Grading the Progress of National Initiatives on the Opioid Crisis

An update on the progress of national initiatives to address the opioid crisis.

by Mark S. Gold M.D. – Addiction Outlook
  • Key points:
  • In 2016, drug experts mapped out solutions to the opioid epidemic.
  • Several major initiatives subsequently were proposed and implemented.
  • Many changes have had profound influences, reducing the impact of opioid use and saving lives.

In their 2016 New England Journal of Medicine article on opioids, Nora Volkow, M.D., director of the National Institute on Drug Abuse (NIDA) and A. Thomas McLellan, Ph.D., who served as deputy director of the White House Office of National Drug Control Policy during the Obama administration, reported on what was needed to combat the opioid epidemic.

They focused initially on opioid prescribing for pain. Pain experts resisted restrictions on opioids since they were the treatment of choice and addiction was only 3% to 8% for chronic pain and lower for acute pain. Pain patients develop a physical dependence on opioids, but few become addicts.

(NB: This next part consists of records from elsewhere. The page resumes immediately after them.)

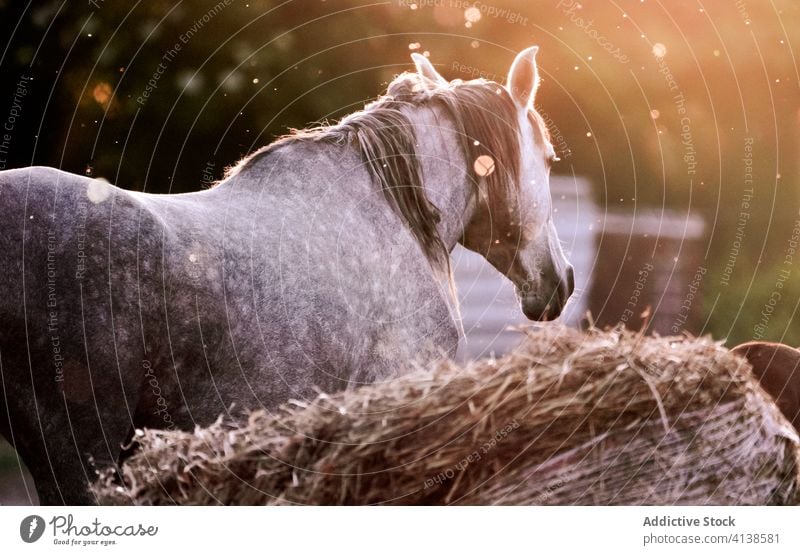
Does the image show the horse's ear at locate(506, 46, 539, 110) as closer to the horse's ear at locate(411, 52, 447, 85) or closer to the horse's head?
the horse's head

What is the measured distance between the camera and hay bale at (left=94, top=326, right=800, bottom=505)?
224 cm

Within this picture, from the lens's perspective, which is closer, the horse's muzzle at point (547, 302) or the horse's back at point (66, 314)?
the horse's back at point (66, 314)

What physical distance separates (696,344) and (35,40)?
2.55 metres

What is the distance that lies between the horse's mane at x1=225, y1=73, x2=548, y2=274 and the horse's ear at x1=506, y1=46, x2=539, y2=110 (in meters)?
0.04

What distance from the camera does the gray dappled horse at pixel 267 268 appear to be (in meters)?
2.07

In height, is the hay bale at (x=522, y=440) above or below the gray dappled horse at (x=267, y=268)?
below

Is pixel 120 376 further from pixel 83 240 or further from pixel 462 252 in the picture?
pixel 462 252

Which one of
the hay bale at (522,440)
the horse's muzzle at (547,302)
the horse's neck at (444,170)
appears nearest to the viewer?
the hay bale at (522,440)

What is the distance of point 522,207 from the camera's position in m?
3.05

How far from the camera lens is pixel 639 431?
237 centimetres
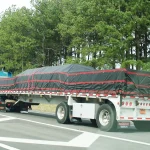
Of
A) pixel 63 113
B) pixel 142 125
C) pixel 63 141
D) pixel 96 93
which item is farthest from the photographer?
pixel 63 113

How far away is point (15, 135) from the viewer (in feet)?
36.2

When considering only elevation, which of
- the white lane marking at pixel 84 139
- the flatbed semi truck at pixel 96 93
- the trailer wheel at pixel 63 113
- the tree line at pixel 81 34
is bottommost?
the white lane marking at pixel 84 139

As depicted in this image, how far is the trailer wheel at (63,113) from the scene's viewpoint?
1502 centimetres

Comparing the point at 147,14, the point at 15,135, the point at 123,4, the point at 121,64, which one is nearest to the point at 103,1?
the point at 123,4

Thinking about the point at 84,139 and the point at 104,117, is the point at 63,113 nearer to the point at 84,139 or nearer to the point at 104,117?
the point at 104,117

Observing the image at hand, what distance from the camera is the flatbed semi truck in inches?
495

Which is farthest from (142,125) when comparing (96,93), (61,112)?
(61,112)

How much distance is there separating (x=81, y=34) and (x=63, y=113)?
19874 mm

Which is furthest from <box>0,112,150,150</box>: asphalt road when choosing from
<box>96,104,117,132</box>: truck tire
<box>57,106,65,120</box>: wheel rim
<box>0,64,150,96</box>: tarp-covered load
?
<box>57,106,65,120</box>: wheel rim

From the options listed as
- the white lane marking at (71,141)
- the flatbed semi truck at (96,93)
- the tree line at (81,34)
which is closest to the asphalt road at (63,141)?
the white lane marking at (71,141)

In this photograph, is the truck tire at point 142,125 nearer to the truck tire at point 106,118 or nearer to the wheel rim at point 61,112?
the truck tire at point 106,118

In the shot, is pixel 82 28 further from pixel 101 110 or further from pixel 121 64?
pixel 101 110

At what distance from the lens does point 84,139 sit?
35.0 feet

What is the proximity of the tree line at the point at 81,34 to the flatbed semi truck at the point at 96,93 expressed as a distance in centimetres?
1011
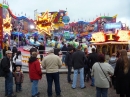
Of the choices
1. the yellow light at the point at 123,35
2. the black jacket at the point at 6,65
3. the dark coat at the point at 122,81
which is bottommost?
the dark coat at the point at 122,81

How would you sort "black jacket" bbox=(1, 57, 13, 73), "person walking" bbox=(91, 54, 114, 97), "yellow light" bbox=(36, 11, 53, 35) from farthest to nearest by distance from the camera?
1. "yellow light" bbox=(36, 11, 53, 35)
2. "black jacket" bbox=(1, 57, 13, 73)
3. "person walking" bbox=(91, 54, 114, 97)

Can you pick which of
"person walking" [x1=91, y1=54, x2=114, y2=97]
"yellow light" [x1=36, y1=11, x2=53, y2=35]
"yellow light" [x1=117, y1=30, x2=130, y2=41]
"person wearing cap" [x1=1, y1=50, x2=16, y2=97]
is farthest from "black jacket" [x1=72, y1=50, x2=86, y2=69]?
"yellow light" [x1=117, y1=30, x2=130, y2=41]

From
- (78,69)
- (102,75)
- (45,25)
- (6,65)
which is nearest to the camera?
(102,75)

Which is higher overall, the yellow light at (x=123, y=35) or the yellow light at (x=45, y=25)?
the yellow light at (x=45, y=25)

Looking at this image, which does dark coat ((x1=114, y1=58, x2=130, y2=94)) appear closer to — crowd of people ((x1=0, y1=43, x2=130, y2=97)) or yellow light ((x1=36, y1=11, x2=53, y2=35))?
crowd of people ((x1=0, y1=43, x2=130, y2=97))

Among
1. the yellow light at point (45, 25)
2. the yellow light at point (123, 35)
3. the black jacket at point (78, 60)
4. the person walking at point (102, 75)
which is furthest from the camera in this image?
the yellow light at point (123, 35)

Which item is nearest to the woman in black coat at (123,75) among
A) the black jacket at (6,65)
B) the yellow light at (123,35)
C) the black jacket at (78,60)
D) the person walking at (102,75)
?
the person walking at (102,75)

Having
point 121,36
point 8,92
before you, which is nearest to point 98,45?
point 121,36

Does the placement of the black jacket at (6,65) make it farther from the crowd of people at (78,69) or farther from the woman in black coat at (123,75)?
the woman in black coat at (123,75)

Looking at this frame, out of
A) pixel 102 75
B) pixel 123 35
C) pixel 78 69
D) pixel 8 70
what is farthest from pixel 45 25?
pixel 102 75

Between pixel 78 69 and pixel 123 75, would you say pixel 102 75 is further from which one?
pixel 78 69

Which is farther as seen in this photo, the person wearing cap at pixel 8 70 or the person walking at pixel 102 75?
the person wearing cap at pixel 8 70

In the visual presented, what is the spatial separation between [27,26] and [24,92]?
31.5 metres

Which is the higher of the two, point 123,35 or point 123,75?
point 123,35
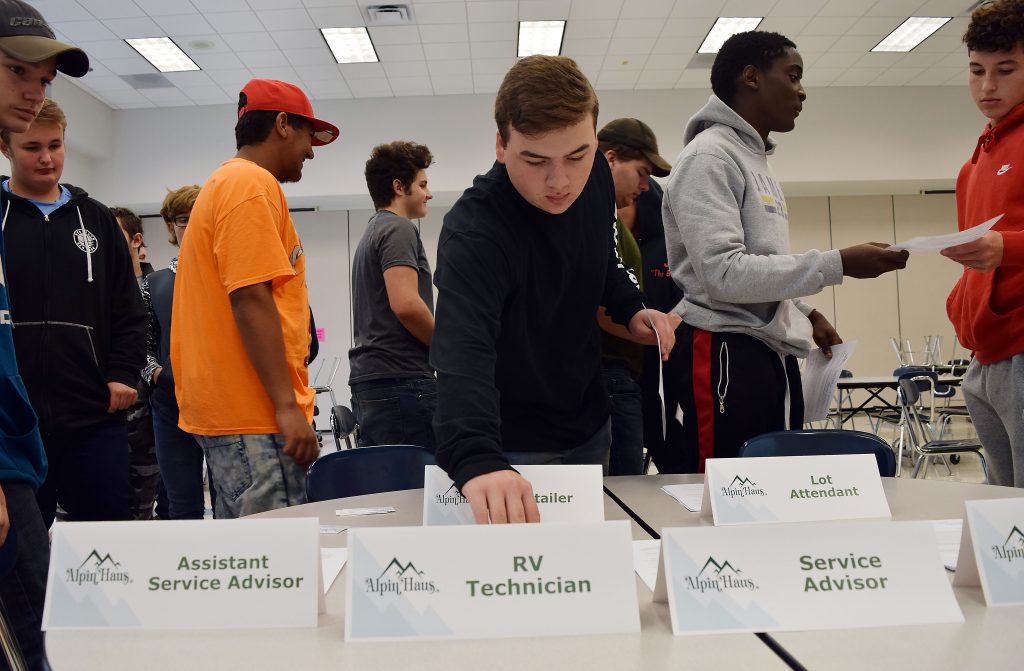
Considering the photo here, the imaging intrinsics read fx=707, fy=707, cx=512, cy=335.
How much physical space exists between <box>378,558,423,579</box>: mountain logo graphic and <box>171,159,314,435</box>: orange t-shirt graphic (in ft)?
3.10

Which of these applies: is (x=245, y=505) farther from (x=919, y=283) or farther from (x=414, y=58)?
(x=919, y=283)

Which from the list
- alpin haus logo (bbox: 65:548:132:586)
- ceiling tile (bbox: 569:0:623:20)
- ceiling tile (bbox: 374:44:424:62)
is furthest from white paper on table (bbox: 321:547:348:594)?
ceiling tile (bbox: 374:44:424:62)

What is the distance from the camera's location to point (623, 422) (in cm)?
209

Volkow and McLellan were prescient in their statements/predictions nearly a decade ago. They acknowledged the need for opioids for managing chronic pain for some but pointed to overprescriptions in the 1990s and 2000s as a major driver of the opioid crisis. They discussed naloxone (Narcan) saving lives by reversing opioid overdoses. They advocated expanding access to medication-assisted treatment (methadone, buprenorphine) to treat opioid addiction, calling it an evidence-based strategy for reducing illicit drug use and deaths. They noted state prescription drug monitoring programs (PDMPs) could be enhanced to track prescribing patterns and minimize diversion.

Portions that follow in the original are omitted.